The MPC would also “consider” the active sale of gilts once the Bank Rate reaches 1%, although based on current market prices – which imply a peak in rates of 0.75% – this threshold would not be met soon.
Inflation remains high, and the BoE expects a 4% peak at the turn of the year. This is a revision from its previous peak estimate of 2.5%, as consumer demand has risen since restrictions have been lifted. However, several businesses are struggling to meet demand amid supply issues in sourcing production materials, particularly around shipping and semiconductors.
The BoE maintains the view that recent increases in inflation should still be considered transitory and does not expect demand to continue to rise as fast. Policymakers will nevertheless continue to monitor the risk that domestic and global demand and cost pressures could affect medium-term inflation expectations. Inflation levels are expected to normalise during the second half of 2023.

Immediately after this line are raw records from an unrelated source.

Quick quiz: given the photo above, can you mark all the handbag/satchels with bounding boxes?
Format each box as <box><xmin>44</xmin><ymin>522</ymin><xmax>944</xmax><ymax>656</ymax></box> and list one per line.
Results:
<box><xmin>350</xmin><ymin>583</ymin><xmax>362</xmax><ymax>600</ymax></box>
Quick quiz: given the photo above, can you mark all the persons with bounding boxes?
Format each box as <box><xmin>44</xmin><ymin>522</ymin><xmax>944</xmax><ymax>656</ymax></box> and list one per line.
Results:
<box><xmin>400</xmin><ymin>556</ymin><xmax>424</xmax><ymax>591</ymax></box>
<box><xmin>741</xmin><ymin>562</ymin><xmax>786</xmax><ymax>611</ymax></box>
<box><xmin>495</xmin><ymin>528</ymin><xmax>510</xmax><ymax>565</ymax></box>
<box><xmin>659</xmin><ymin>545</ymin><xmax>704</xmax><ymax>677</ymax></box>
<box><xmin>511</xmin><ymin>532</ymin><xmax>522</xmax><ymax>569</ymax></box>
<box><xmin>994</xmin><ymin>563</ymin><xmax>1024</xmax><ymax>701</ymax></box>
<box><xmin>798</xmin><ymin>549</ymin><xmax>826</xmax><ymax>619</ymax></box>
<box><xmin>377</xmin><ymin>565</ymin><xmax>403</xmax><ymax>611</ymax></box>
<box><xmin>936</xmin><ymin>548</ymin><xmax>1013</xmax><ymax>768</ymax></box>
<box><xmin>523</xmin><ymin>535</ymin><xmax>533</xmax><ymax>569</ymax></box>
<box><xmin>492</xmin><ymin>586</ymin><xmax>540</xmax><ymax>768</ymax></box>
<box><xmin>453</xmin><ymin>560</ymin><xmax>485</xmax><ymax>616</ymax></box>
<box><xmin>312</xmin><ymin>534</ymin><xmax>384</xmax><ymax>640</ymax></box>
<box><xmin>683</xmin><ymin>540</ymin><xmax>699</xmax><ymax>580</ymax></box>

The economic backdrop shows signs of resilience and recovery as vaccination take-up in the UK has helped boost spending, jobs and incomes. Since the previous meeting, despite an increase in COVID-19 cases, hospitalisations and deaths have risen to a lesser degree than in previous waves. The MPC’s economic forecasts remain reasonably bullish, with GDP growth estimates of 5.0% (up from 4.25%) and 2.9% (down from 3%) forecast in the second and third quarters, respectively.
In the labour market, the MPC expects the unemployment rate to fall over 2021-2022, which is different from what was originally envisaged once the furlough support scheme came to a halt. Despite a positive outlook overall for the labour market, the number of individuals in employment is lower than pre-pandemic levels.
Key takeaways for investors
To conclude, should the economy progress as the BoE forecasts, the Bank may consider some modest tightening over the next two years. As QE draws to an end later this year, this may mark the peak in the size of the BoE’s balance sheet, as any future easing will lean more heavily on negative rates, while balance-sheet reduction through a cessation of reinvestments or active gilt sales will form a greater part of future tightening cycles. Should interest rates rise to 0.5%, the gilt market will have to stand on its own two feet, without the support of the BoE for the first time since 2011.